Behavioral health and addictions counselor David Brooks said he would focus on mental health, particularly for students with special needs, if elected to the Frederick County School Board.

Brooks, owner of Brooks Behavioral Health Services in Frederick, said he will find ways to serve Frederick County public school children who are often overlooked, including those with behavioral or academic challenges.

“I just wanted to help kids who were kind of like me growing up,” he said. “Those who struggle.”

Brooks attended an “alternative school” as a child, he said, and had an individualized education plan because he stuttered.

If elected, he said, he would prioritize special education teacher training and work to provide students with easier access to mental health care. The issue has become more pressing in the wake of the pandemic, he said.

“These are things that I know I can come in and help fix,” Brooks said.

Before beginning her career in counseling, Brooks worked as a teacher for students with autism in her home state of Texas. He worked in behavioral health services for the Frederick County Health Department and is an adjunct professor at Mount St. Mary’s University, according to his campaign website.

He said his experience running his own clinic would lend itself well to the responsibilities of a school board member.

“I know how to look ahead and plan for the future financially,” Brooks said.

Brooks expressed concern for the mental health of staff members, as well as that of students. He has seen teachers struggling with substance abuse in his clinic, he said – some of whom said the stress of working in education during the pandemic had compounded their problems.

While increasing pay could be a way to improve staff recruitment and retention, he said, he would also look for ways to reduce workload.

As a board member, Brooks said, he would try to reduce class sizes. This would help teachers build closer relationships with their students, he said, which he hoped would benefit children’s learning and behavior and reduce teacher stress.

Brooks said he will work alongside new FCPS superintendent Cheryl Dyson to rebuild trust between the district, council and community. He suggested council members could hold office hours to allow parents to ask questions about their decisions and receive timely answers.

“The most important thing is just to be available,” he said. “I think that’s the problem is that a lot of people don’t talk anymore.”

Brooks has prioritized conversations with voters since filing, he said.

Although he entered the race later than most other candidates, Brooks said he learned a lot in the roughly two months he spent campaigning.
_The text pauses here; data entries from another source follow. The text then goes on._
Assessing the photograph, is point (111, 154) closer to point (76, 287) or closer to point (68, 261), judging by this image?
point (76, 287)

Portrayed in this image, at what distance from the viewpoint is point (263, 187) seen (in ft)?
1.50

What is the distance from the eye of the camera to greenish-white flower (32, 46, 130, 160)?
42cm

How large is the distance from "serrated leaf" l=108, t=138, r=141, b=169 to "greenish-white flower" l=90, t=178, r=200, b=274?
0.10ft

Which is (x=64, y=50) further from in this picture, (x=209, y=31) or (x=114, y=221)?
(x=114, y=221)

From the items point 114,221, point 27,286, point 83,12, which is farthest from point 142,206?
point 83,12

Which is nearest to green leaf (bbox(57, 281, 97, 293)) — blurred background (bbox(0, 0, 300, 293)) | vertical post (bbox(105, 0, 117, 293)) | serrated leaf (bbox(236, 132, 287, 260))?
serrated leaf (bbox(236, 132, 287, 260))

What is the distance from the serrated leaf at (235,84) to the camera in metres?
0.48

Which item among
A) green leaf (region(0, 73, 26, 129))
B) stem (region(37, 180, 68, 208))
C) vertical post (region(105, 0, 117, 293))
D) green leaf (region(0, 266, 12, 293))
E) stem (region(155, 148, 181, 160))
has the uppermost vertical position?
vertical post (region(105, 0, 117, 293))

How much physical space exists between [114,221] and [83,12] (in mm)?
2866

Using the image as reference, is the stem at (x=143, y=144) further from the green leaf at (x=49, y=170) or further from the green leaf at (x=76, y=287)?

He opposed himself and other candidates in the field, some of whom he said were politically motivated.

“I’m not a politician,” Brooks said. “I’m just a worried parent.”

Brooks’ wife is a substitute teacher at FCPS and his four sons have come through the district. One of her sons was bullied at school, Brooks said, citing the experience as another factor that inspired her run.

“It’s about passion. I don’t know why other candidates are running. Honestly, I don’t care,” he said. “I’m running for one seat, and one seat only.”

The other school board contestants are: Nancy A. Allen, Olivia Angolia, Liz Barrett, Ysela Bravo, Heather Fletcher, Rae Gallagher, Mark Joannides, April Marie Montgomery, Ashley A. Nieves, Tiffany M. Noble, Rayna T. Remondini, Cindy Rose, Dean Rose, Justi Thomas and Karen Yoho.